Conte Skate Turns Into The 78th Annual Hunger Games

Uncategorized February 27, 2024 The New England Classic

CONTE FORUM — Last night, Boston College packed Conte once more. This time, however, it wasn’t Will Smith on the ice, no sir, it... Conte Skate Turns Into The 78th Annual Hunger Games

CONTE FORUM — Last night, Boston College packed Conte once more. This time, however, it wasn’t Will Smith on the ice, no sir, it was the normal, worthless students. Conte Skate was back!

But something was wrong – the Nut was packed and it became apparent that there simply wouldn’t be enough ice for everyone. Watching from the Capital of administration, Father Leahy looked down upon the commoners. He knew what must be done. He called his head Gamemaker aka the most fun, most efficient, and most well-respected organization on campus: CAB. 

It was reported that within an instant, Conte was transformed into an Arctic arena like an icy version of Duchesne East.

“Welcome to the first annual Skunger Games!” came over the arena speakers, said eyewitnesses.

“Skunger Games? What the hell kind of name is the Skunger Games?” said Firsto Dye (CSON ’27), a Kosta freshman eager to impress her friends with her amateur figure skating ability. She was nervous, but excited to use her minor in Bowhunting. Firsto was found dead after attempting a pirouette as soon as the games started. 

Weapons of the dead littered the ground. Bent plastic knives scattered the floor, unable to pierce the flesh of literally anything. Long Island CSOMers formed an alliance, vowing to wipe out any and all students with less than 400 LinkedIn Connections. 

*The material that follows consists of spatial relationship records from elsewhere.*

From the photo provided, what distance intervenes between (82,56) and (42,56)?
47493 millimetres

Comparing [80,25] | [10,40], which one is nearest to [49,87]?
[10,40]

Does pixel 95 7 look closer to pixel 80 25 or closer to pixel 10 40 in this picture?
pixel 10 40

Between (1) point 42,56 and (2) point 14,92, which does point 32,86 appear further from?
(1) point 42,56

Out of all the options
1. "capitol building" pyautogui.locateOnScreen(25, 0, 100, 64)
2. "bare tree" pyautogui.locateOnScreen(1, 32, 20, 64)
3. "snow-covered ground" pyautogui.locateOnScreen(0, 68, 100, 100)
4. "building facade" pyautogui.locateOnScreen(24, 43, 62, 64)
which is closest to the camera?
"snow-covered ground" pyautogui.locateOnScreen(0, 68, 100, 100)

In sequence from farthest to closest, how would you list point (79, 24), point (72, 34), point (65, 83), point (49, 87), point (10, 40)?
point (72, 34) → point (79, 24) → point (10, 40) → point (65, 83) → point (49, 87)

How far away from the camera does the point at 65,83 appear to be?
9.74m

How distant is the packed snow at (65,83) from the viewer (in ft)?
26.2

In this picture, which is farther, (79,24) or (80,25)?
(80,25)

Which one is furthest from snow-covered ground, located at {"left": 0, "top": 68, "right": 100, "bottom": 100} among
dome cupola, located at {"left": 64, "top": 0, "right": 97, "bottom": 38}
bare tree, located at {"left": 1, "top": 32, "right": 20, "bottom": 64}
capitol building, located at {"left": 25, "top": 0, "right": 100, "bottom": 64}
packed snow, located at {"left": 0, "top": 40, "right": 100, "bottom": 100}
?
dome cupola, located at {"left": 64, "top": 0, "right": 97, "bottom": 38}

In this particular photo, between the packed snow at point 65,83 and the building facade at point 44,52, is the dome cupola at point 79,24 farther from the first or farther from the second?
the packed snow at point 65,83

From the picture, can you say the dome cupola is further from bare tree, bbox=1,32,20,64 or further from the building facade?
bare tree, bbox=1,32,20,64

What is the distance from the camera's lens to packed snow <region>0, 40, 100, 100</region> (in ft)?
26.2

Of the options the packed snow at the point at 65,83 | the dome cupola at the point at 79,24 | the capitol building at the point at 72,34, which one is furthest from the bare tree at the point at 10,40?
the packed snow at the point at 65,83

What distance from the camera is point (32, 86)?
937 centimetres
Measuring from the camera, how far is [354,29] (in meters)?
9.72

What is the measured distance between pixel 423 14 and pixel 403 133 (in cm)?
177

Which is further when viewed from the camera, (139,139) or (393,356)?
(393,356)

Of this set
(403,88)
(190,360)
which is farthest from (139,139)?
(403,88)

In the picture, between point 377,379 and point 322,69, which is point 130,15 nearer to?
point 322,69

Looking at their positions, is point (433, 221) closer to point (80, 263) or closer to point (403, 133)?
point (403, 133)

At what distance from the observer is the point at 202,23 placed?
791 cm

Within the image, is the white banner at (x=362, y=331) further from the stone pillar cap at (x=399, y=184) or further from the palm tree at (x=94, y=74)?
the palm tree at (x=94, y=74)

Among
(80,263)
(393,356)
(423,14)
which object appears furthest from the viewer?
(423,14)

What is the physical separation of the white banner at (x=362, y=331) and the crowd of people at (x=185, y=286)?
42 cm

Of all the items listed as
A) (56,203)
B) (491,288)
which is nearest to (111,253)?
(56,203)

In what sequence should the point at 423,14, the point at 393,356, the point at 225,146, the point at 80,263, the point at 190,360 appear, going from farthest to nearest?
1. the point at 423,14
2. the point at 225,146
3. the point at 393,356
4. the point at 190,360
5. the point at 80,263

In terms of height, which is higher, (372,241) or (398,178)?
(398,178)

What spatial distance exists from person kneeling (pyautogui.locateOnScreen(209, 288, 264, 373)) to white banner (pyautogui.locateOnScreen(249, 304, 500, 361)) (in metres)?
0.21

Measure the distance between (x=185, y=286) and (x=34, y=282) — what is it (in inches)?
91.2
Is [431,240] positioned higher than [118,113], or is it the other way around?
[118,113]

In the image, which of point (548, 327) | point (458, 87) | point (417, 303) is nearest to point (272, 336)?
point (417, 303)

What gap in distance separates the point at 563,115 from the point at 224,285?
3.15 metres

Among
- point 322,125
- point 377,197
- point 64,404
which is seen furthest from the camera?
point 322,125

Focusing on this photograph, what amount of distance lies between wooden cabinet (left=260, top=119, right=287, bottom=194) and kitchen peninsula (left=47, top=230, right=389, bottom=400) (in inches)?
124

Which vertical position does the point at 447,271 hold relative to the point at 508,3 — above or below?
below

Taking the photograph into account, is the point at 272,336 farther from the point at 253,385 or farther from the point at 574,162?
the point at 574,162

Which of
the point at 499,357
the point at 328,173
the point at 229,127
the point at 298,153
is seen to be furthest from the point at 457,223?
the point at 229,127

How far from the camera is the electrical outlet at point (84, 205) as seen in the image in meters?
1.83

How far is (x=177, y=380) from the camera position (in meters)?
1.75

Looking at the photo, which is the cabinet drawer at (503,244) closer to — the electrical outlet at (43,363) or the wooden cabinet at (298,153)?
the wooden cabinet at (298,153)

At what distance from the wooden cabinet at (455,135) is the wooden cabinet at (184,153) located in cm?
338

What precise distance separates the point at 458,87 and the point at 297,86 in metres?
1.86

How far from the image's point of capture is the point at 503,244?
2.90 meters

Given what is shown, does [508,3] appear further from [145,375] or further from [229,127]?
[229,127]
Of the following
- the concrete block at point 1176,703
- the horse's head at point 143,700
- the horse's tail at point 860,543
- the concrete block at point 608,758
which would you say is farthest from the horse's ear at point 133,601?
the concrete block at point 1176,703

The audience watched in awe and horror. Dressed in Vuori and Lulu, New Jersey Moms sent gifts to their babies, urging them to fight on. The luckiest contestants received Rat Bagels, while the less fortunate individuals were sent extremely close photos of Bill O’Brien’s chin – a glimpse of what they were fighting for.

The Skunger Games raged on through the night. Cannons were fired, the ice turned red, and the competition finally carved out the final two contestants.

“HELL YES. THIS IS WHAT I WAS BORN FOR,” said Matt Sivprik (CSOM ‘24). “I’ve always said that no one who wasn’t recruited AT LEAST D2 doesn’t deserve to even TOUCH Conte ice. Plus, I’ve always wanted to stab someone with my skate.” 

The other finalist was Tommy Castellanos (LSOE ’26), of course. Instead of anyone attacking him, they simply bowed down. When asked why he came to Conte Skate, Castellanos said, “I wanted to support my many friends in CAB! Love those guys, they do a really great job.” 

“Tommy, my petit prince, I’ll never let you lose!” said Sivprik. “But there is no way I’m not skating tonight. Why don’t we just do the same thing as they did in that movie?” Sivprik pulled out a raw piece of Roasted Statler from his pocket. 

“My NIL deal says I’m not allowed to die, so how about you skate on one half, and I skate on the other?” said Tommy. Sivprik agreed. The carnage was over, and Chestnut Hill lay quiet once again. 

But allegedly Sivprik got hungry. He was found dead on the ice 15 minutes later.